Student and Alumni Stories
Studying Theology & Religious Studies at Emmanuel College offered these students the freedom to explore their hearts and minds and discover what they wanted to do in life.
Elyse Whitehead '11
Emmanuel College is a small school of endless opportunities. In May after my freshman year, I had the incredible opportunity to volunteer with the Ubuntu Institute in South Africa and Swaziland, a program offered through the Center for Multicultural Programs at Emmanuel College. Delivering food and medication to Tuberculosis and HIV/AIDS patients impassioned me and pushed me to develop my major, Global Health, through the Individualized Major program offered at Emmanuel with a minor in Religious Studies.
My sophomore year, taking Arabic language classes and an Islam seminar, fostered my interest in the Islamic and Arab world. I wanted to live in an Islamic society firsthand, and decided to study abroad in Meknes, Morocco for a semester. There, I studied Islamic Society and Politics, Gender Studies, French, and Arabic, while living with a Moroccan family and fasting for the holy Month of Ramadan. My time there was life changing and amazing. My inspiring stay in Morocco pushed me to apply to study Public Health and Gender Studies in a more religiously and ethnically diverse country. I decided to spend the following semester in Pune, India where I had the opportunity to conduct field research investigating the accessibility of healthcare to village women in the state of Maharashtra.
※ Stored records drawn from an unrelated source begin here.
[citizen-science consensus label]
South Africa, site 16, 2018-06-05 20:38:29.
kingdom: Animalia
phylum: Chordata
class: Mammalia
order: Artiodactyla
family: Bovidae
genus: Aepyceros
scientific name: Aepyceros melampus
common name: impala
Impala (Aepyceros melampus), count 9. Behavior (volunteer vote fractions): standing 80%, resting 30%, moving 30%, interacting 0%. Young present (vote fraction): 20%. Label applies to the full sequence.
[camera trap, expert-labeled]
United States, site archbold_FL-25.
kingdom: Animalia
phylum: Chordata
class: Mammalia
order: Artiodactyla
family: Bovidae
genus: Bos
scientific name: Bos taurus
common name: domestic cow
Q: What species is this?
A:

Women's health, particularly in developing countries, has become an issue and field I am very passionate about.
Upon my return to Emmanuel in the fall of my senior year, I continued taking Arabic and applied for a Critical Language Scholarship for the summer of 2011. I hope to use my Arabic skills to facilitate and empower women in Middle Eastern countries. After my graduation, I look forward to pursuing graduate school and a career in healthcare serving the global community while encompassing the religious beliefs and practices of the people I will be treating in their native languages.
Senior Distinction Presentation 2011
Back to TopChelsea Pingree '09
I decided to come to Emmanuel because I wanted to be a Catholic Studies major. Emmanuel offers the amazing option of doing an individualized major. Choosing an academic advisor, picking all of the courses that would make up my major, and writing a proposal was intimidating at first, but I also found it very empowering and it allowed me to center my major on the theme of social justice.
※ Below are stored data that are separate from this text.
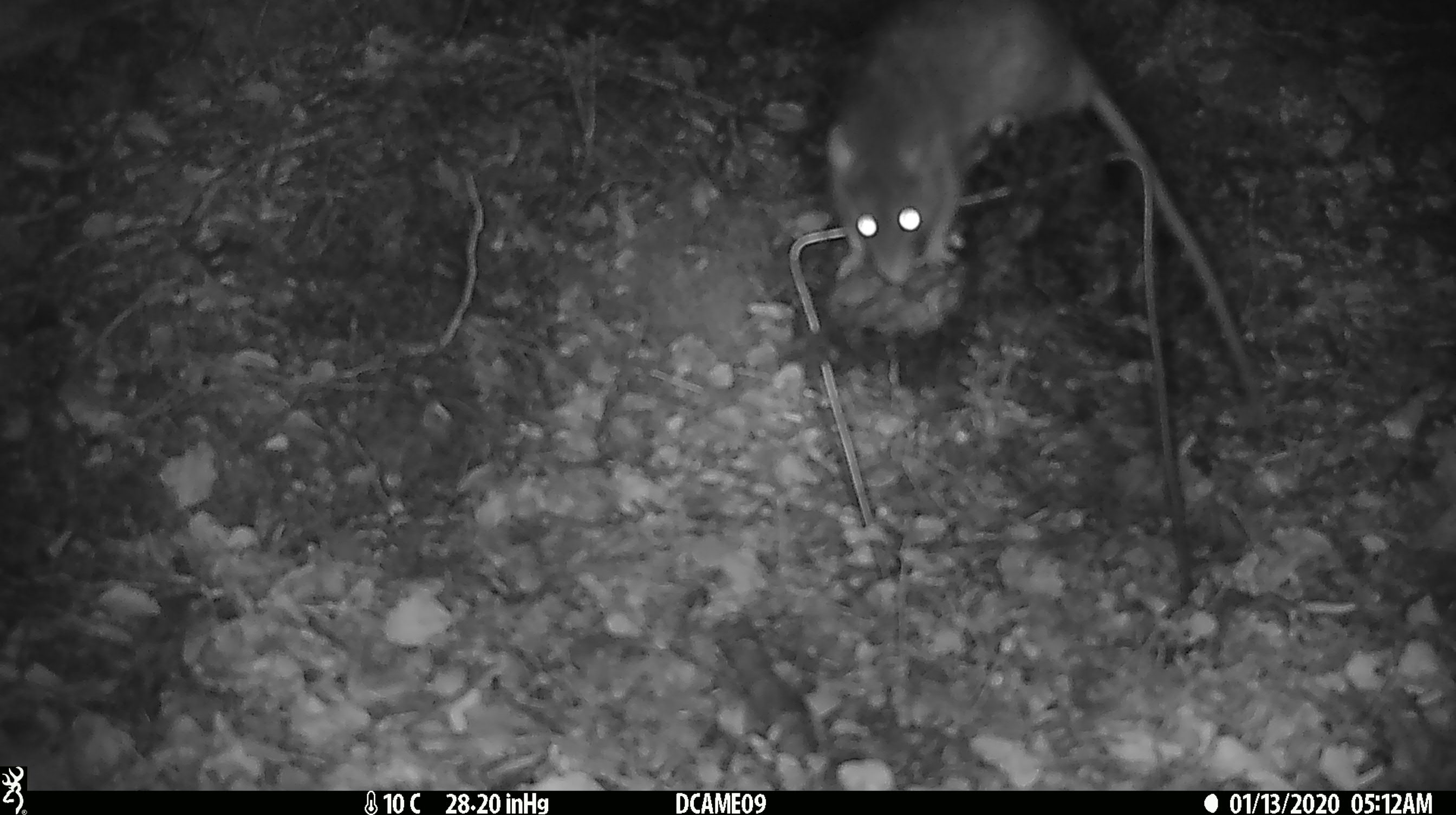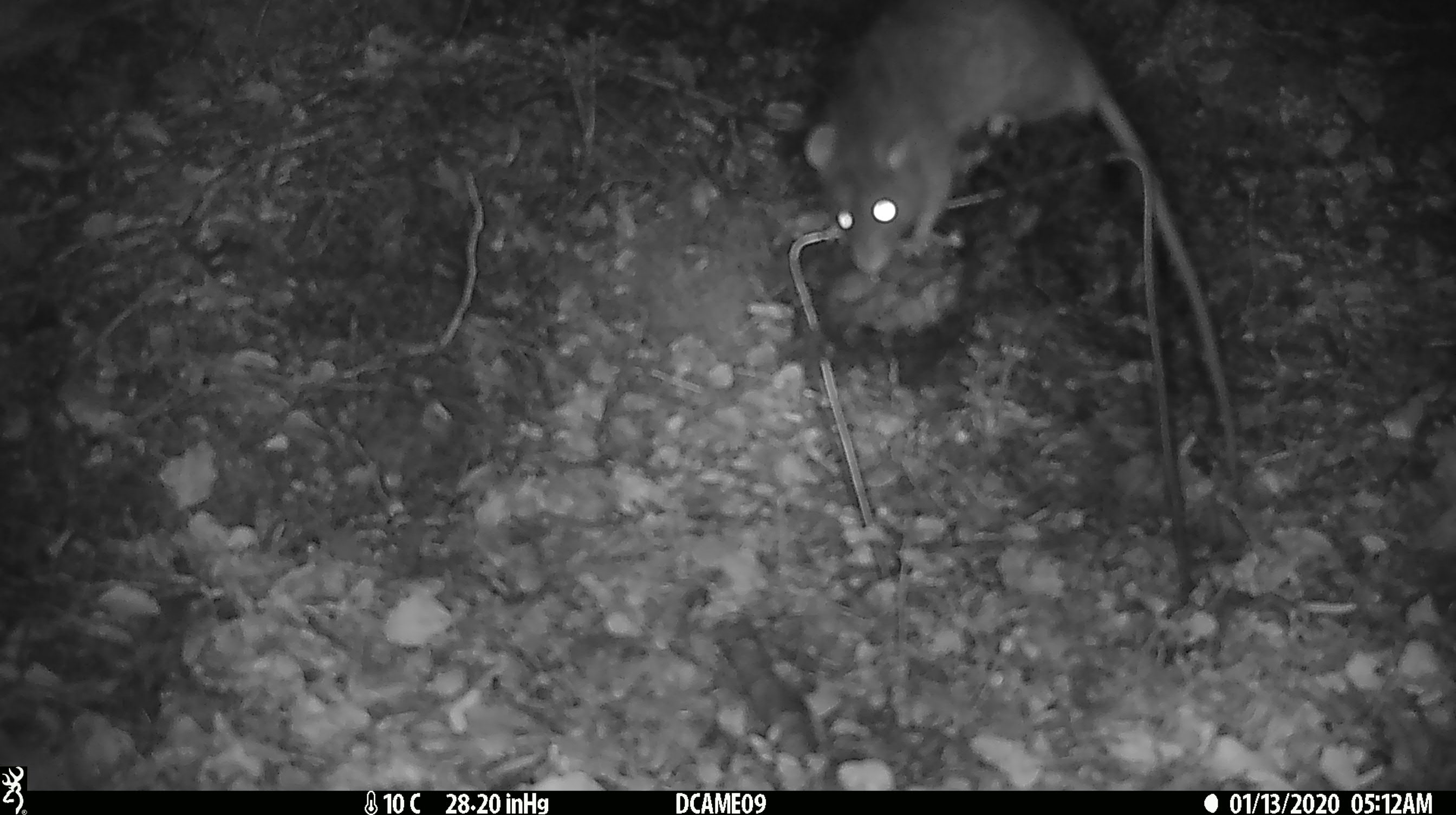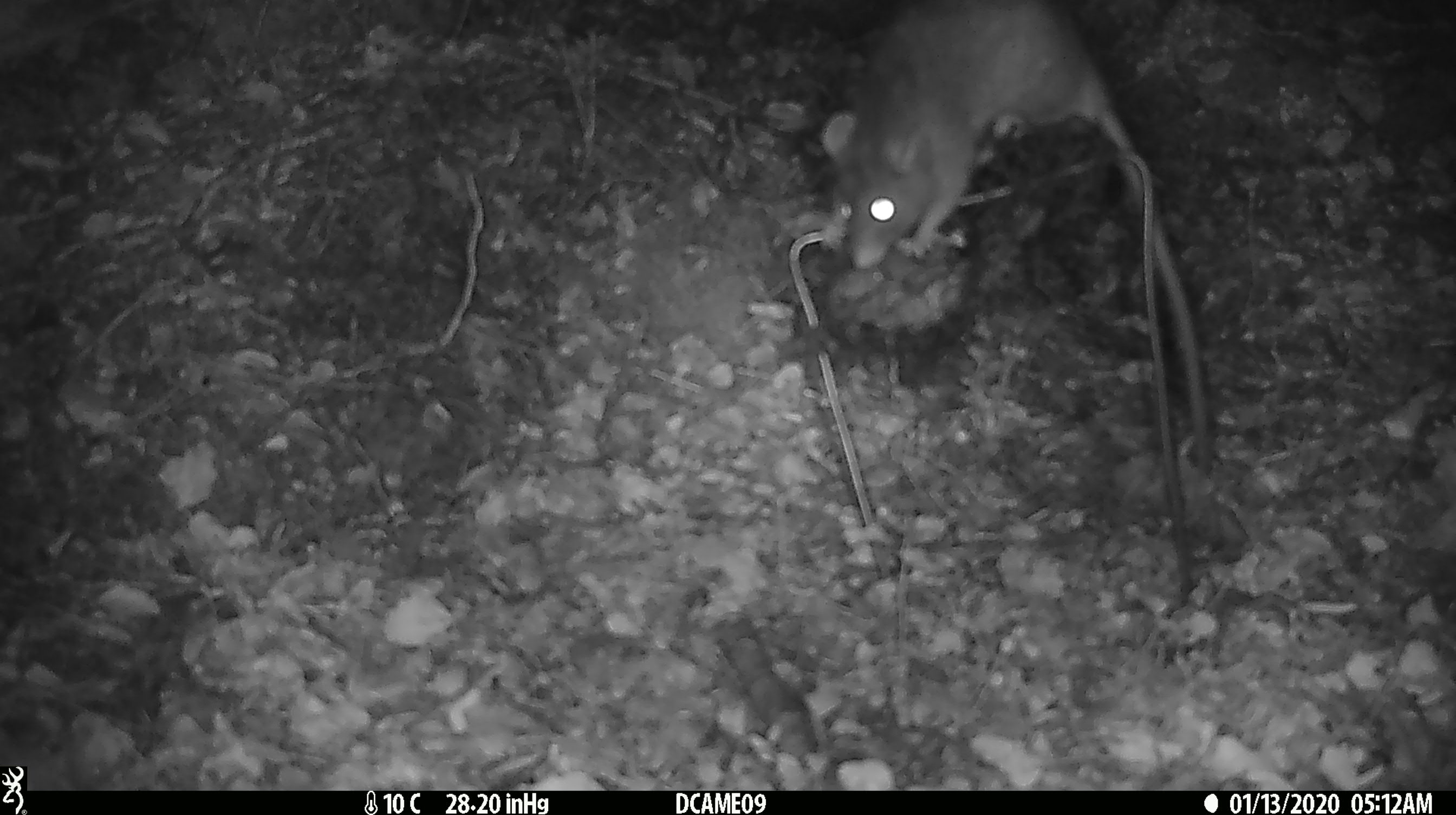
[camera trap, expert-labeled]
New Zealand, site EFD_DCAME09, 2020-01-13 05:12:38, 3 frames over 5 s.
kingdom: Animalia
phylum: Chordata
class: Mammalia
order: Rodentia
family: Muridae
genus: Rattus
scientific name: Rattus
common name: rat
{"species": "rat (Rattus)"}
With so many opportunities to do volunteer work at Emmanuel, it didn’t take long for social justice to become a common theme in my life outside of the classroom. During my senior year I organized a service-based internship, volunteering at the Notre Dame Montessori School in Dorchester and the School of Peace in Jamaica Plain. I made such a connection with the children at the School of Peace that I continued on after my internship ended and I still spend every Saturday there.
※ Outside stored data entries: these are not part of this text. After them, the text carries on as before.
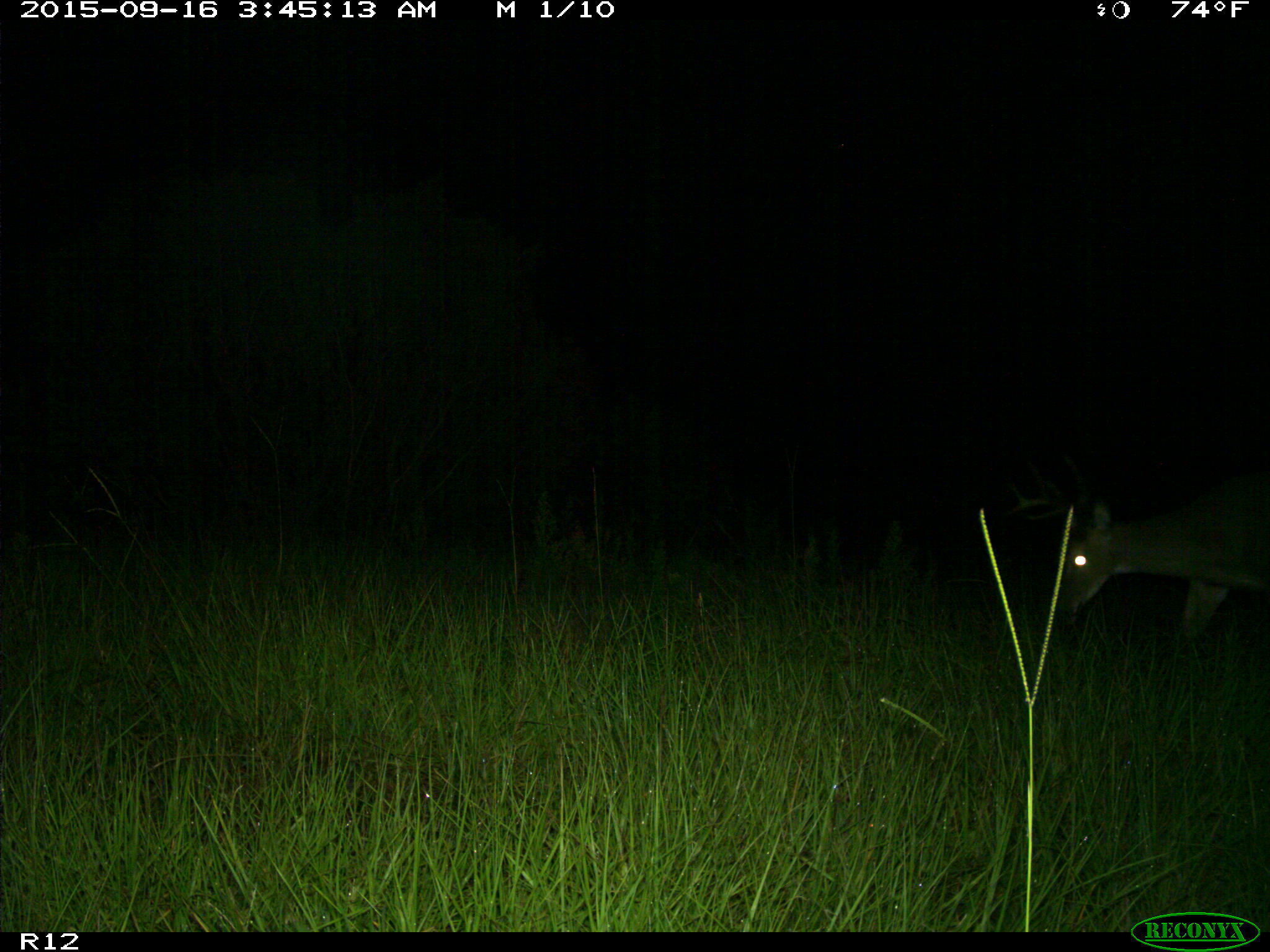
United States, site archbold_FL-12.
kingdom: Animalia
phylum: Chordata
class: Mammalia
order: Artiodactyla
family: Cervidae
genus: Odocoileus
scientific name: Odocoileus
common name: deer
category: unidentified deer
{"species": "unidentified deer (deer) (Odocoileus)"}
To finish my senior year at Emmanuel I did a distinction project looking at the social justice issues surrounding the Living Wage movement. The paper that I wrote was recently chosen to be published in the journal of Theta Alpha Kappa, the national religious honor society of which Emmanuel has a chapter.
I should also mention that Catholic Studies was not my only major. I also majored in Mathematics and I had the opportunity to do and learn amazing things with the support of the math faculty at Emmanuel. The summer before my senior year I interned at Pearson Education, a publishing company, working in the math and statistics department. That internship led to the job I have now, working as an Editorial Assistant on developmental math textbooks.
The greatest lesson that I learned at Emmanuel is that your education is what you make it.
Back to TopSam Gold '10
Although I am a half-Roman Catholic, half-Jewish graduate of a Methodist high school, I had no intention of studying religion at Emmanuel College. But Emmanuel’s general requirements kept me interested in the subject from the first semester. By junior year I was including upper level religion courses as part of the requirements for my Global Studies major. After studying Buddhist art and architecture in northeastern India, I returned to Emmanuel senior year knowing that I wanted to pursue a career in one of the many places in the public or private sector where politics and religion converge.
In the fall I will be pursuing my M.A. in Religion at Claremont School of Theology in California.
The scholarship and the support I received from Emmanuel’s Religious Studies Department really enabled me to pursue my interests and develop ways to apply them outside of the classroom.